La camarera, al ver esto, preguntó en broma: "¿Me lo llevaste a casa?". Él sonrió levemente: "No, para mi esposa. Ahora tiene dientes débiles, tiene que quitarlos por adelantado". Dicho esto, su mano de repente se detuvo a mitad de camino, y sus ojos se hundieron, y después de un rato dijo: "Mi esposa falleció hace casi un año, pero muchas veces todavía pensaba que estaba en casa esperándome".
En la vida, todavía solemos encontrar momentos de silencio como ese. Esa es la imagen de un padre pacientemente de pie en medio de la puerta de la escuela en una tarde de lluvia torrencial. Es un amigo cercano que vuela miles de kilómetros para cuidar a un amigo enfermo. O simplemente una persona que solía enviarnos mensajes regularmente todas las noches: "Cuando llegues a casa, recuerda enviar un mensaje de texto para que estés tranquila".
Pero si un compañero de trabajo olvida saludar accidentalmente, no nos importa. Una crítica de un extraño solo pasa fugazmente como el viento. Y si es la persona que amamos, solo necesitan que se queden en silencio un poco, o una leve reproche, una mirada fría también es suficiente para hacernos caer, todo el día aburrido y buscando respuestas.
La tristeza no está determinada por lo que sucede, sino por quién lo crea. Solo aquellos que han dado pasos muy profundos en nuestras vidas saben dónde nos duele. Solo entonces entendemos que hay personas que, aunque ya no estén a nuestro lado, todavía son lo suficientemente fuertes como para hacernos felices, también lo suficientemente fuertes como para hacernos tristes.
Algunas personas dicen que el tiempo curará todas las heridas, pero en realidad solo nos enseña a vivir con los vacíos. En algún momento, ya no sentimos dolor cuando recordamos a alguien. Pero cuando pasamos accidentalmente por un restaurante familiar, escuchamos una vieja canción o vemos una figura familiar, todavía nos quedamos en silencio.
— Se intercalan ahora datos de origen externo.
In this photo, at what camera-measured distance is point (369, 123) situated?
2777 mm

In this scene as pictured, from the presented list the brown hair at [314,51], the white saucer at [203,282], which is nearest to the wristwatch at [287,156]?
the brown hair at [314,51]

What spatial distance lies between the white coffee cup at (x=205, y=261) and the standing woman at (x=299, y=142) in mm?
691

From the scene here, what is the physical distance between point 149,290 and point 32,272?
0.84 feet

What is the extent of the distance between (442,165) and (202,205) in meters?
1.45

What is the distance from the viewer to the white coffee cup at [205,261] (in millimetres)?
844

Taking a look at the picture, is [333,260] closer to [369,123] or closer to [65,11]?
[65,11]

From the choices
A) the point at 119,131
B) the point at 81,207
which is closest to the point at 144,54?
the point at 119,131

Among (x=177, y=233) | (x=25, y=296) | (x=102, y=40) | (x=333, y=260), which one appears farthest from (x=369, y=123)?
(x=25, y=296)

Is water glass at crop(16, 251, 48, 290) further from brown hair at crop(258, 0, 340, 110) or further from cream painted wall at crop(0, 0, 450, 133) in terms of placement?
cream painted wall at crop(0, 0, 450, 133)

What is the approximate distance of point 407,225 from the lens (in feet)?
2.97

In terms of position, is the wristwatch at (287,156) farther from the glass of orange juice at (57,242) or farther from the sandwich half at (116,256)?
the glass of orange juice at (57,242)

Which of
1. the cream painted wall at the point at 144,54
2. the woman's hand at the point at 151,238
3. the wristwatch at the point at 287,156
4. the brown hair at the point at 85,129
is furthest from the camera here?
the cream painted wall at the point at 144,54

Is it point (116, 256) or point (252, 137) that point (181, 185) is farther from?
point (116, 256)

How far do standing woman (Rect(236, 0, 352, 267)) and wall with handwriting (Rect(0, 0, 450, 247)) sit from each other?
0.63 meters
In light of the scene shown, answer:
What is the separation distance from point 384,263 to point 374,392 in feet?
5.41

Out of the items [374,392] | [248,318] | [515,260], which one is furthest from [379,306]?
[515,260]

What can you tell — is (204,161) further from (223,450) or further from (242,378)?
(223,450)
Lo más lamentable en muchas relaciones no es la separación, sino cuando ambos se dedicaron de todo corazón a traerse la felicidad el uno al otro, y al final se convirtieron en la causa del dolor mutuo. Es como dos personas levantando una hermosa jarra de cristal, pero una persona deja involuntariamente ir pronto, la jarra ya no está intacta.
Pero si miramos hacia atrás con toda la calma, deberíamos estar más agradecidos que culpables. Si alguien puede hacernos sufrir tanto, demuestra que nos trajo días maravillosos. Sin las alegrías de aquellos días, no habría nostalgia de hoy. La vida es justa cuando la alegría es más profunda, la tristeza es más intensa; cuanto más amor, más doloroso es la separación. Lo que más atormenta a la gente no es el cambio de corazón, sino que el recuerdo permanece intacto mientras que la otra persona es diferente.
Pero también gracias a esas heridas, aprendemos a apreciar a quienes todavía están a nuestro lado. Porque llegará un día en que lo que más nos arrepienta no sea quién nos ha entristecido, sino cuando queremos hacerles felices una vez más, ya no tenemos la oportunidad.